- [QUOTED TEXT]
Metadata Validation
Metadata should help users assess the usability of a data set for their own purposes and help users to understand their quality.
In terms of metadata, SoilWise Repository aims for the approach to harvest and register as much as possible (see more information in the Harvester Component). Catalogues which capture metadata authored by data custodians typically have a wide range of metadata completion and accuracy. Therefore, the SoilWise Repository employs metadata validation mechanisms to provide additional information about metadata completeness, conformance and integrity. Information resulting from the validation process are stored together with each metadata record in a relation database and updated after registering a new metadata version. Within the first iteration, they are not displayed in the SoilWise Catalogue, except of the results of the Link liveliness assessment component. For the following iterations, we forsee the validation results to be available only to data / knowledge owners / managers and the SWR admins, as SoilWise is not in an arbiter's role.
After Metadata augmentation, the whole validation process can be repeated to understand the variability of metadata and value which has been added by SWR.

- [GIVEN PROBLEM A] According to the metadata validation text, where is the information produced by the validation process stored?
The text and the records are separate, unrelated material.

(Source data)
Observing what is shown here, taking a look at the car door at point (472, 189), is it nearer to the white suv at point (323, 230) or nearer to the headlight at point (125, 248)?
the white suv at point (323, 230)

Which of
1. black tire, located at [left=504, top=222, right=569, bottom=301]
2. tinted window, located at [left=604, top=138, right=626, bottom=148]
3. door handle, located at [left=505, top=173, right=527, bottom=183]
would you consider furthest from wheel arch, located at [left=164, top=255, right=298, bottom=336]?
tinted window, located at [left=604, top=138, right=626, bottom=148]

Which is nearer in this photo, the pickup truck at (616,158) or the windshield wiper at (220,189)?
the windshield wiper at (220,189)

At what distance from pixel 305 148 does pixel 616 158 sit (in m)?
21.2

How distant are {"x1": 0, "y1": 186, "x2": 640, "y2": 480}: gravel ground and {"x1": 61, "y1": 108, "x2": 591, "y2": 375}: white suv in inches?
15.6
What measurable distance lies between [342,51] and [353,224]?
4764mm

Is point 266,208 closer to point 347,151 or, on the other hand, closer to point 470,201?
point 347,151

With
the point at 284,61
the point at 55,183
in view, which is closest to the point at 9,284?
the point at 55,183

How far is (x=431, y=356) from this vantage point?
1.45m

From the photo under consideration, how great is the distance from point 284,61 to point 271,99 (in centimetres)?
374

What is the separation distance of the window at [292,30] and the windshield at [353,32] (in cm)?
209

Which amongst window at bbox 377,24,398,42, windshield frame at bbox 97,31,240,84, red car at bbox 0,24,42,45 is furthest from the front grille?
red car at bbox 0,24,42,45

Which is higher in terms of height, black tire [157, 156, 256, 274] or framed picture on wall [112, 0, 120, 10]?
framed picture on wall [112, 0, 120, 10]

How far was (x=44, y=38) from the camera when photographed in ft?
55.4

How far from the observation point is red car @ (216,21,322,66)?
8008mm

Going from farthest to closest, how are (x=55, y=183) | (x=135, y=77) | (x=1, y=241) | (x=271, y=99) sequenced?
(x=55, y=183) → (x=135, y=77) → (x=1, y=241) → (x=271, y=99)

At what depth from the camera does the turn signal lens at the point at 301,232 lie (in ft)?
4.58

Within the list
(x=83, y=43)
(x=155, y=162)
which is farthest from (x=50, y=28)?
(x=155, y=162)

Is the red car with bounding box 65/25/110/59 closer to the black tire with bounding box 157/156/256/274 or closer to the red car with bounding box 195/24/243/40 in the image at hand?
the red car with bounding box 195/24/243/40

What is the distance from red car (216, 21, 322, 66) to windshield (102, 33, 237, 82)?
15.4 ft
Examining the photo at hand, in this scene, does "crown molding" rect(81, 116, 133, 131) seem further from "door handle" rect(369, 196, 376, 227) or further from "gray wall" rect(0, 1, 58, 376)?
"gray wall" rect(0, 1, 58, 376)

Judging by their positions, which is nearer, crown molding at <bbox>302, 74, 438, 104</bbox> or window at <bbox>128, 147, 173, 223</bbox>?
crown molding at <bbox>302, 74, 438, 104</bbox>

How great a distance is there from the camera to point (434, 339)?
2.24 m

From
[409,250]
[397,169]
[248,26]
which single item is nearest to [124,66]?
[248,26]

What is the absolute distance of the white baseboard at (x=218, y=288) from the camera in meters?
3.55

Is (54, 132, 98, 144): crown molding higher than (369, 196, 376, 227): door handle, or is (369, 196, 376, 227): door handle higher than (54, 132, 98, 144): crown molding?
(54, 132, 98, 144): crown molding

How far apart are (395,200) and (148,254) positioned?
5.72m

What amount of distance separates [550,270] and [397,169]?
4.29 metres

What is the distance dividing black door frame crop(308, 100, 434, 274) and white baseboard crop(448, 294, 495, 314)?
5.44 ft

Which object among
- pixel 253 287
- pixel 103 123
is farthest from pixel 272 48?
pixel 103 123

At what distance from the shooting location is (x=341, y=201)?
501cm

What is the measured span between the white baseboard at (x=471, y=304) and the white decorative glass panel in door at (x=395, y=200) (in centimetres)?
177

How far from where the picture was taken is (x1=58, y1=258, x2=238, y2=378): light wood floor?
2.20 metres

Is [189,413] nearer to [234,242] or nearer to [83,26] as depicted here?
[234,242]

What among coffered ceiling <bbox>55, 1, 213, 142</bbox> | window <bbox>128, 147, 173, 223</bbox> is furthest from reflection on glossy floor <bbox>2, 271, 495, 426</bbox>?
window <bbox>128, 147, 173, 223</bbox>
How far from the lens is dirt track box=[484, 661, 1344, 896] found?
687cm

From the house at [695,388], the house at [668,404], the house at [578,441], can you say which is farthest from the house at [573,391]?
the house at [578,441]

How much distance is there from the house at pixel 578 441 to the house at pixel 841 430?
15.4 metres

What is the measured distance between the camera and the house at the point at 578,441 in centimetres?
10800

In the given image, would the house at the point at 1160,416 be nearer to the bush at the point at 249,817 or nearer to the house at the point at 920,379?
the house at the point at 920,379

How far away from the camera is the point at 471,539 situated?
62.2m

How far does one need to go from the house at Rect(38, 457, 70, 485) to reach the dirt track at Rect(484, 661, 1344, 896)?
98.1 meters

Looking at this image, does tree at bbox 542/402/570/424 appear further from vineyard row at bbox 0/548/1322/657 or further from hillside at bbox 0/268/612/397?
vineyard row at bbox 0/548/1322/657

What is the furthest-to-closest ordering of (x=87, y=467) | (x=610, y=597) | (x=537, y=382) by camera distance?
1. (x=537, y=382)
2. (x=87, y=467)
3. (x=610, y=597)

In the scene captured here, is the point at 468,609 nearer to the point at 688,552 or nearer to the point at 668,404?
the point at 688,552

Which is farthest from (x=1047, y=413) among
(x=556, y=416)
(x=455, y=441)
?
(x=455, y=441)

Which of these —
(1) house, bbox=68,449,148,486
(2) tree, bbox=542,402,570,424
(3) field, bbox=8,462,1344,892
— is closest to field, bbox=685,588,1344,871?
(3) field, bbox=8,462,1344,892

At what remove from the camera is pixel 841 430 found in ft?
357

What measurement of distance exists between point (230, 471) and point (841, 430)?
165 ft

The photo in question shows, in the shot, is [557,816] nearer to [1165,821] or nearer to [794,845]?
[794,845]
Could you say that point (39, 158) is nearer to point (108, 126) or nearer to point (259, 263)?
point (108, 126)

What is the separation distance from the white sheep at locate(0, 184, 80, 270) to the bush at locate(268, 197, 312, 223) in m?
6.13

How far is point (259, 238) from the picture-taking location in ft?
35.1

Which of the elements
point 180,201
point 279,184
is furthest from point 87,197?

- [GIVEN PROBLEM B] Print the lines of the records from the line with "How far was" to the line with "(x=55, y=183) →", including both of those lines.

- [CORRECT OUTPUT A] It is stored together with each metadata record in a relation database.

- [CORRECT OUTPUT B]
How far was (x=44, y=38) from the camera when photographed in ft?
55.4

How far from the observation point is red car @ (216,21,322,66)?
8008mm

Going from farthest to closest, how are (x=55, y=183) | (x=135, y=77) | (x=1, y=241) | (x=271, y=99) sequenced?
(x=55, y=183) → (x=135, y=77) → (x=1, y=241) → (x=271, y=99)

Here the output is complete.